In the nlme package there are two functions for fitting linear models (lme and gls).
Update: Added bounty. Interested to know differences in the fitting process, and the rational.
Interesting question.
In principle the only difference is that gls can't fit models with random effects, whereas lme can. So the commands
fm1 <- gls(follicles ~ sin(2*pi*Time) + cos(2*pi*Time),Ovary,correlation=corAR1(form=~1|Mare))
and
lm1=lme(follicles~sin(2*pi*Time)+cos(2*pi*Time),Ovary,correlation=corAR1(form=~1|Mare))

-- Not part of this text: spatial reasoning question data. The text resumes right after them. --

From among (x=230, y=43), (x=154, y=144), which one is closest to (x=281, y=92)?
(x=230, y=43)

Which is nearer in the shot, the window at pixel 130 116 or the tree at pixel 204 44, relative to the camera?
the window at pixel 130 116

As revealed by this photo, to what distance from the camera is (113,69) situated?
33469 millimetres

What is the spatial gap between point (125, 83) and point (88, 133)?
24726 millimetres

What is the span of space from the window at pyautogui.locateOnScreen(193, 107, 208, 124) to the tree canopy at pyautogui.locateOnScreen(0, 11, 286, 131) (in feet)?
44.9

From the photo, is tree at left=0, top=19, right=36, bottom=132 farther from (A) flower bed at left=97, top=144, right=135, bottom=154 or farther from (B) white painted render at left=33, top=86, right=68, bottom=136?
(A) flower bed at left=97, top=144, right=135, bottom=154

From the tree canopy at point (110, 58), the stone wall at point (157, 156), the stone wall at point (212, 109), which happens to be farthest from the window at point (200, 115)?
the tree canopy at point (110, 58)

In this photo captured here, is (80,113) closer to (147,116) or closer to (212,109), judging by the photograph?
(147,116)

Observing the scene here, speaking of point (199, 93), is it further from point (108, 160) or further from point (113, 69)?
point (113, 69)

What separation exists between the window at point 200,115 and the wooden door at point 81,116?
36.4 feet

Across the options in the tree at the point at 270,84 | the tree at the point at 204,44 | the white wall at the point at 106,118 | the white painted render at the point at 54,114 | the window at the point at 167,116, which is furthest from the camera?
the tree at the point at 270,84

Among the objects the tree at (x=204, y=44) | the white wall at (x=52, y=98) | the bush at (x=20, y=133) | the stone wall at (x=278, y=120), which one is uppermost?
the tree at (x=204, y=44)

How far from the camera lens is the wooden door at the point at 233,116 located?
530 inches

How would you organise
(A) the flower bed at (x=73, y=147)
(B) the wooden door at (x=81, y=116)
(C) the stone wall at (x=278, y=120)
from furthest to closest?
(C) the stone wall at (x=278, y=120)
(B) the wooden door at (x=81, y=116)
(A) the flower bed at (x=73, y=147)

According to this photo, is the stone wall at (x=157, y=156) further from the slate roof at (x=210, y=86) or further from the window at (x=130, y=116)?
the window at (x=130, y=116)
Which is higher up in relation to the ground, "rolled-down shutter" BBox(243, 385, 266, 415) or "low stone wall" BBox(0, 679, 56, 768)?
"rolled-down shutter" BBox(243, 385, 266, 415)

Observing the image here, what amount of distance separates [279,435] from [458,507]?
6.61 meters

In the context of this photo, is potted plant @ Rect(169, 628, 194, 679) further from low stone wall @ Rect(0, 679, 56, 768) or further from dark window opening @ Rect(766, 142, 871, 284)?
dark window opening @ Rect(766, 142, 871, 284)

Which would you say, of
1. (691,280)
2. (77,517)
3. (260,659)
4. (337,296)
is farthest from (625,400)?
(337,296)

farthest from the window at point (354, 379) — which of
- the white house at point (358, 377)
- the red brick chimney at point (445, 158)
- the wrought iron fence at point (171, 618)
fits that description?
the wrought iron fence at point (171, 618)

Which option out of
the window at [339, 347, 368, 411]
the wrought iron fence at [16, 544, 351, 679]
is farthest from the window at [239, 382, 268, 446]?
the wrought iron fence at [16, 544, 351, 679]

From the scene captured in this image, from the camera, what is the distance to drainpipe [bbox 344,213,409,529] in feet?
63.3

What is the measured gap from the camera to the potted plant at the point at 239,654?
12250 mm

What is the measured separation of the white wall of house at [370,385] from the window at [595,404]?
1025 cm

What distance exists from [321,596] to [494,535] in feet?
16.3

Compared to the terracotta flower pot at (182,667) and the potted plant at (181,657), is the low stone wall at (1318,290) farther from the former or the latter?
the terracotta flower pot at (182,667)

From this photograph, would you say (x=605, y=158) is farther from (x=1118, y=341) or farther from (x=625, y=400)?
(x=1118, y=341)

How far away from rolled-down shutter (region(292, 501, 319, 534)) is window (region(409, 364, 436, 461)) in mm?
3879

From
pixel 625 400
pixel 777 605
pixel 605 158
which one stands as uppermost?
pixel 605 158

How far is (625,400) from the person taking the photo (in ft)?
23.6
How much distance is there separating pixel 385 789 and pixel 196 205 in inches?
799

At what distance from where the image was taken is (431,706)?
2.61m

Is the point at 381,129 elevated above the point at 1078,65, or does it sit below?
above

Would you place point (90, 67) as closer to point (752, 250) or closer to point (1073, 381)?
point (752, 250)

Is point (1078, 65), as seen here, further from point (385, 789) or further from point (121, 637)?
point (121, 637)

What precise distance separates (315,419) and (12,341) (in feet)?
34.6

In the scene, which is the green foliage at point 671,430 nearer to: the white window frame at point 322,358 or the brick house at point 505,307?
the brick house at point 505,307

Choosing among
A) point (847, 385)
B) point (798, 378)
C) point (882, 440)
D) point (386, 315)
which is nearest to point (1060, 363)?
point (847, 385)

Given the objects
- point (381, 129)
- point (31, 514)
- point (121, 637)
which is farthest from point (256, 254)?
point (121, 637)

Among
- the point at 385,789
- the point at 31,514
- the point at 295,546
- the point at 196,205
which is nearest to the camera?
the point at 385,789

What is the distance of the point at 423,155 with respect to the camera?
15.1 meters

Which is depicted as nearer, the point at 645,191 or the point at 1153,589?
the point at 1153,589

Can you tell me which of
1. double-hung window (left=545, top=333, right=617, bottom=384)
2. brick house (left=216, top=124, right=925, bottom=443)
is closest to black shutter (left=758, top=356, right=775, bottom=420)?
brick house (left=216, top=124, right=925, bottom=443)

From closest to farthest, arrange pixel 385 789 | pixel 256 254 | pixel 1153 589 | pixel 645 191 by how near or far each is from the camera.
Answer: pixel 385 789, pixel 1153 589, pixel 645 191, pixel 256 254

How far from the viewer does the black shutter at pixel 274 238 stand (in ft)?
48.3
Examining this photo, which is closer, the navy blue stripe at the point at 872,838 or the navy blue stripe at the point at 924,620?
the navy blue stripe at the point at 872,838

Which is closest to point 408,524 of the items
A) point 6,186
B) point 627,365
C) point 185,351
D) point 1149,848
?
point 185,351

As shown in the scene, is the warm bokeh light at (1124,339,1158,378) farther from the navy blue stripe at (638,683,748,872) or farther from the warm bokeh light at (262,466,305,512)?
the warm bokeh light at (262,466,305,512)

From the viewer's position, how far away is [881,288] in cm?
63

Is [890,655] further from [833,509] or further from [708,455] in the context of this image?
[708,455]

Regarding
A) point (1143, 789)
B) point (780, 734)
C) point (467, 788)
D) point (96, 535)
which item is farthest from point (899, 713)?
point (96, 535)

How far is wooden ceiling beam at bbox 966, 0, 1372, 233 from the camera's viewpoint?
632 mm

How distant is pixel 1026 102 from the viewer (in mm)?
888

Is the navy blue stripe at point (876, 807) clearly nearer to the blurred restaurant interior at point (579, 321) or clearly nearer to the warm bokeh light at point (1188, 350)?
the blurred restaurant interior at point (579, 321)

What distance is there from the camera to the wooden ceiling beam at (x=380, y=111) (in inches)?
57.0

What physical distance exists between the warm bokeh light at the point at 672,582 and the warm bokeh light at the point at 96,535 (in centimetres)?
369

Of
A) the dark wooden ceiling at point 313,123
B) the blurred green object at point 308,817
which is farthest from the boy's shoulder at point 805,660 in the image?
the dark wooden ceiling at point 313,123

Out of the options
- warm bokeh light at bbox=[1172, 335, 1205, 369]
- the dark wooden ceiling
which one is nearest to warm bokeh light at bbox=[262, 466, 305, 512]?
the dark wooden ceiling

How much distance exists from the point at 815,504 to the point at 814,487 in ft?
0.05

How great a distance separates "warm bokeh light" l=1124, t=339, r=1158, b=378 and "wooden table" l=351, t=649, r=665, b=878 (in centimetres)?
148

ought to give the same result but they don't. The fitted parameters differ slightly.
From Pinheiro & Bates 2000, Section 5.4, p250:
The gls function is used to fit the extended linear model, using either maximum likelihood, or restricted maximum likelihood. It can be veiwed as an lme function without the argument random.
For further details, it would be instructive to compare the lme analysis of the orthodont dataset (starting on p147 of the same book) with the gls analysis (starting on p250). To begin, compare
orth.lme <- lme(distance ~ Sex * I(age-11), data=Orthodont)
summary(orth.lme)
Linear mixed-effects model fit by REML
Data: Orthodont
AIC BIC logLik
458.9891 498.655 -214.4945
Random effects:
Formula: ~Sex * I(age - 11) | Subject
Structure: General positive-definite
StdDev Corr
(Intercept) 1.7178454 (Intr) SexFml I(-11)
SexFemale 1.6956351 -0.307
I(age - 11) 0.2937695 -0.009 -0.146
SexFemale:I(age - 11) 0.3160597 0.168 0.290 -0.964
Residual 1.2551778
Fixed effects: distance ~ Sex * I(age - 11)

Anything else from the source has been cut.